You have the following rights with respect to your PHI:

a. The Right to Request Limits on Uses and Disclosures of Your PHI. You have the right to ask me not to use or disclose certain PHI for treatment, payment, or health care operations purposes. I am not required to agree to your request, and I may say “no” if I believe it would affect your health care.

b. The Right to Choose How I Send PHI to You. You have the right to ask me to contact you in a specific way (for example, home or office phone) or to send mail to a different address, and I will agree to all reasonable requests.

c. The Right to See and Get Copies of Your PHI. You have the right to get an electronic (flat fee of $6.50 per request) or paper copy (fee for such a copy is $0.30 a page) of your sessions notes and other information on your chart that I have about you. I will provide you with a copy of your record, or a treatment summary of it, if you agree to receive a summary, within 30 days of receiving your written request. I generally do not recommend that you get a copy of your records, because the copy might be viewed inadvertently by others. I will be happy to review the records with you or provide a summary to you.

d. The Right to Get a List of the Disclosures I Have Made.

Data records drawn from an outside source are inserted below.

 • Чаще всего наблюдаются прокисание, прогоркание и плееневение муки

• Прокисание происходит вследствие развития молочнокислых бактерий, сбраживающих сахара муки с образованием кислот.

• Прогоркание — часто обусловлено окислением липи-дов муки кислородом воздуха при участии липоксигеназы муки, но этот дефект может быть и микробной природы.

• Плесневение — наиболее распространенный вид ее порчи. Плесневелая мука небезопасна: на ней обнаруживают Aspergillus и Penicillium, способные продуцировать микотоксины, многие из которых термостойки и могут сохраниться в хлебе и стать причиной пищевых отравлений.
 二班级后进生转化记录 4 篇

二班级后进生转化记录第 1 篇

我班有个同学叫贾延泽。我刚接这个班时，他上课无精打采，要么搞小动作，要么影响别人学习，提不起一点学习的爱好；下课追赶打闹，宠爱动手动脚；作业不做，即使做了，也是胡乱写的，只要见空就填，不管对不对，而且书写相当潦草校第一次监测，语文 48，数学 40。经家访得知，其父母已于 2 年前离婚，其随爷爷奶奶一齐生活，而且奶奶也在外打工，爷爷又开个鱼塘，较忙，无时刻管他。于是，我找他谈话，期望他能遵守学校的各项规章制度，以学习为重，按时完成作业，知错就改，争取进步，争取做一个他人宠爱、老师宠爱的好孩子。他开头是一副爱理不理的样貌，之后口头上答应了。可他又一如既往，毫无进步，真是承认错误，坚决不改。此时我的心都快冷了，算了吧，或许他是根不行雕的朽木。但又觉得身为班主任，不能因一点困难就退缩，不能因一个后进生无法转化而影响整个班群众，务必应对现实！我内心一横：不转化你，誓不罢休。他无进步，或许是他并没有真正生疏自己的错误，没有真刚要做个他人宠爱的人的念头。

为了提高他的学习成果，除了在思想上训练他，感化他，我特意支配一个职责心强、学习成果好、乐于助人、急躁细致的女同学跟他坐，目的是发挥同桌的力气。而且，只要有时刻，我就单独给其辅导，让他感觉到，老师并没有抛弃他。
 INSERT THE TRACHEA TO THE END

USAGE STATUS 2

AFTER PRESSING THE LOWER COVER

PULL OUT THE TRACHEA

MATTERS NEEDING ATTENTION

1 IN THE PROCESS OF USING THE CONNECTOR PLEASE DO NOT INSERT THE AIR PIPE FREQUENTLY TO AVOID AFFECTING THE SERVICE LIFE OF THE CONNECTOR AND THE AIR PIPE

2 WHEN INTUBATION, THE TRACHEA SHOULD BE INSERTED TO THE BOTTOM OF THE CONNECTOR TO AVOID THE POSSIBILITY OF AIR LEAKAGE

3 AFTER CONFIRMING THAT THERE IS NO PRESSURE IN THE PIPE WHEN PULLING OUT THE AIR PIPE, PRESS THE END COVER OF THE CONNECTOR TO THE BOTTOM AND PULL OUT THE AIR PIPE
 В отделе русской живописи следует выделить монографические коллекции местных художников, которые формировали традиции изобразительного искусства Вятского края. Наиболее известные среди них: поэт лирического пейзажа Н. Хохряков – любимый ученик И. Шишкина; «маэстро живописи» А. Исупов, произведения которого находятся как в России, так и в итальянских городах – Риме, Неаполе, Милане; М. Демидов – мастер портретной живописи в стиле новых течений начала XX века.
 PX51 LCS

You have the right to request a list of instances in which I have disclosed your PHI for purposes other than treatment, consultations, supervision, training, treatment alternatives, payment, health care operations, or for which you provided me with an Authorization (release of information). I will respond to your request for an accounting of disclosures within 60 days of receiving your request. The list I will give you will include disclosures made in the last 2 years unless you request a shorter time. I will provide the list to you at no charge, but if you make more than one request in the same year, I will charge you $6.50 for each additional request.

e. The Right to Correct or Update Your PHI. If you believe that there is a mistake in your PHI, or that a piece of important information is missing from your PHI, you have the right to request that I correct the existing information or add the missing information. I may say “no” to your request, but I will tell you why in writing within 60 days of receiving your request.

f. The Right to Get a Paper or Electronic Copy of this Notice. You have the right get a paper copy of this Notice, and you have the right to get a copy of this notice by e-mail. And, even if you have agreed to receive this Notice via e-mail, you also have the right to request a paper copy of it.

g. The Right to Receive Changes in policy. You can ask for a paper copy of this notice at any time, even if you have agreed to receive the notice electronically. You will be provided with a paper copy promptly.

h. The Right to File a Complaint. If you have a problem with how your PHI has been handled, or if you believe your privacy rights have been violated, please contact me. I will do my best to resolve your concerns and do as you ask. You have the right to file a complaint with me, the state regulatory board or with the Secretary of the U.S. Department of Health and Human Services at 200 Independence Avenue SW, Washington, DC 20201, or by calling 202-619-0257.

I will not limit your care or take any actions against you if you complain or request changes.